Previously, when Sucre had recaptured Cuenca, on February 21, 1822, he had obtained from its local Council a decree by which it proclaimed the integration of the city and its province into the Republic of Colombia.

Now, the surrender of Quito, which put an end to the Royalist resistance in the northern province of Pasto, allowed Bolívar to finally come down to Quito, which he entered on June 16, 1822. Amid the general enthusiasm of the population, the former province of Quito was officially incorporated into the Republic of Colombia.

One more piece to the puzzle remained, Guayaquil, still undecided about its future. Sucre ordered Santa Cruz and his Peruvian division, without which they would not have been able to win in Pichincha, to stay out of the port-city. As a consequence, the presence of Bolívar and the victorious Colombian army in the city finally forced the hands of the Guayaquilenos, whose governing council proclaimed the province of Guayaquil part of Colombia on July 31, 1822. This happened without any consultation or negotiation with Guayaquil's President Olmedo, regardless of the fact that he had requested this from José de San Martín in the Guayaquil Conference at the end of July 1822.

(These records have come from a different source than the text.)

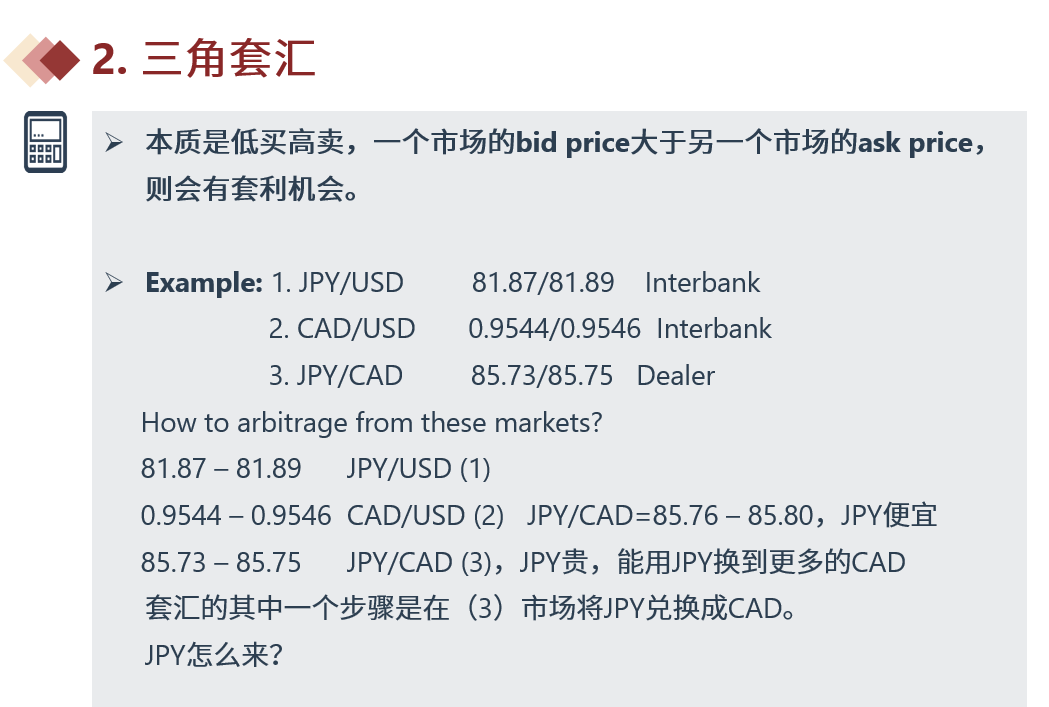 2. 三角套汇

➢ 本质是低买高卖，一个市场的bid price大于另一个市场的ask price，则会有套利机会。

➢ Example: 1. JPY/USD 81.87/81.89 Interbank
2. CAD/USD 0.9544/0.9546 Interbank
3. JPY/CAD 85.73/85.75 Dealer

How to arbitrage from these markets?
81.87 – 81.89 JPY/USD (1)
0.9544 – 0.9546 CAD/USD (2) JPY/CAD=85.76 – 85.80，JPY便宜
85.73 – 85.75 JPY/CAD (3)，JPY贵，能用JPY换到更多的CAD
套汇的其中一个步骤是在（3）市场将JPY兑换成CAD。
JPY怎么来？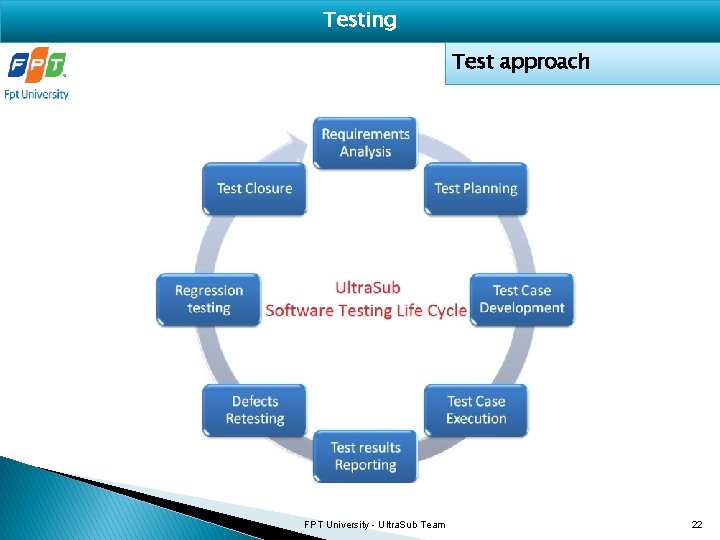 Testing

FPT
Fpt University

Test approach

Requirements Analysis

Test Planning

Test Case Development

Test Case Execution

Test results Reporting

Defects Retesting

Regression testing

Test Closure

UltraSub
Software Testing Life Cycle

FPT University - UltraSub Team

22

Eight years later, in 1830, the three southern Departments of Colombia, Quito (now renamed Ecuador), Guayaquil and Cuenca, would secede from that country to constitute a new nation, which took the name of Republic of Ecuador.

== Order of battle ==
PATRIOT ARMY
Supreme Commander:
Brigadier General Antonio José de Sucre, Colombian Army
Commander in Chief, 'División Unidad al Sur de la República'
- División de Colombia (Colombian Division): General José Mires
  - Albión Battalion (Scottish, Irish, English – British Legions): 433 soldiers command by Lt Col. Mackintosh
  - Paya Rifle-Hunters Battalion (Colombians): 820 soldiers command by Lt Col. Leal
  - Alto Magdalena Battalion (Colombians): 314 soldiers command by Col. Córdova
  - Yaguachi Battalion (Ecuadorians): 260 soldier command by Col. Ortega
  - Southern Dragoons (Colombians): Lt Col. Rasch
- División del Perú (Peruvian Division): Colonel Andrés de Santa Cruz
  - Trujillo Battalion (Peruvians): 573 soldier command by Col. Felíx Olazábal
  - Piura Battalion (Peruvians): 453 command by Col. Francisco Villa
  - Horse Grenadiers of the Andes, 1st Squadron (Argentinians, Chileans): 96 horsemen command by Mayor Juan Lavalle
  - Mounted Hunters 1st Squadron of Trujillo (Peruvians): 100 horsemen command by Lt Col. Antonio Saturnino Sánchez
  - Mounted Hunters 1st Squadron of Paita (Peruvians): 100 horsemen command by Lt. Col Antonio Saturnino Sánchezo
  - Artillery Battery: 83 gunners command by Capt. Adolfo Klinger

ROYALIST ARMY
Supreme Commander:
Field-Marshal Melchor Aymerich, Spanish Army
Capitán General, Kingdom of Santa Fé
- 1st Aragón Battalion (Spanish): Col Valdez
- Cádiz Sharpshooters Battalion: Col de Albal
- Cazadores Ligeros de Constitución: Col Toscano
- HM Queen Isabel's Dragoons, 1st Squadron: Col Moles
- Granada Dragoons, 1st Squadron: Col Vizcarra
- Presidential Guard Dragoons, 1st Squadron: Lt Col Mercadillo
- HM King Ferdinand VII's Own Hussars, 1st Squadron: Col Allimeda
- Artillery Battery: Col Ovalle

== La Cima de la Libertad ==
The area where the battle took place has now a large monument and a Champ de Mars (Parade grounds) and a museum and is called colloquially "La Cima de la Libertad" (The Summit of Liberty). A military parade is held on that spot every May 24 to mark Armed Forces Day and the victory of the liberation forces.